## EXERCISE INSTRUCTIONS
Please copy out the passage on Thorin's Company below word for word, starting with "- Balin. Older" and going on through "in The Hobbit.".

## DOCUMENT SEGMENT
Thorin's Company consisted of the following thirteen dwarves. Their quest in The Hobbit is the main impetus of the plot. (Note: All of the dwarves are introduced in chapter one, where their hood colours and instruments are also given.) Their quest was joined by Bilbo Baggins (the titular hobbit) and occasionally by the wizard Gandalf. Tolkien took the names of Gandalf and 12 of the 13 dwarves – excluding Balin – from the Old Norse Völuspá.

- The Royal House of Durin:

  - Thorin Oakenshield, leader of the Company and hereditary claimant of the kingdom of the Lonely Mountain. He possessed the longest beard in the Company, and wore a gold belt and a sky-blue hood with a large silver tassel. Thorin played the harp.
  - Fili and Kili, sons of Thorin's sister. The youngest dwarves in the Company and therefore useful for their keen eyesight. They wore blue hoods and grew yellow beards.
- Four of Thorin's third-cousins – two pairs of brothers:

  - Balin. Older brother to Dwalin. He wore a red hood and had a white beard. Bilbo and Balin later became good friends. Balin returns to Bag End to visit Bilbo after the main events in The Hobbit.
  - Dwalin. Younger brother to Balin. He wore a dark green hood and a golden belt, had a blue beard tucked into the belt, and, like his brother Balin, he played the viol. He was the first of the dwarves that Bilbo met.
  - Oin. Brother to Gloin. He wore a brown hood. He and Gloin were charged with starting the campfires.
  - Gloin. Brother to Oin. He wore a white hood. He and Oin were charged with starting the campfires. Gloin openly doubted Bilbo at the start of the quest. Gloin was the father of the character Gimli in The Lord of the Rings.

## DATA SHOWN
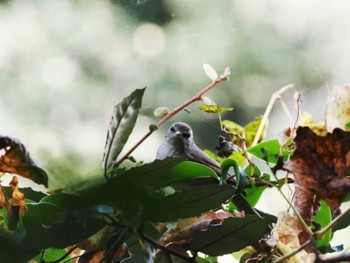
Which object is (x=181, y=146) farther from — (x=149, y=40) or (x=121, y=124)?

## WRITTEN ANSWER
- Balin. Older brother to Dwalin. He wore a red hood and had a white beard. Bilbo and Balin later became good friends. Balin returns to Bag End to visit Bilbo after the main events in The Hobbit.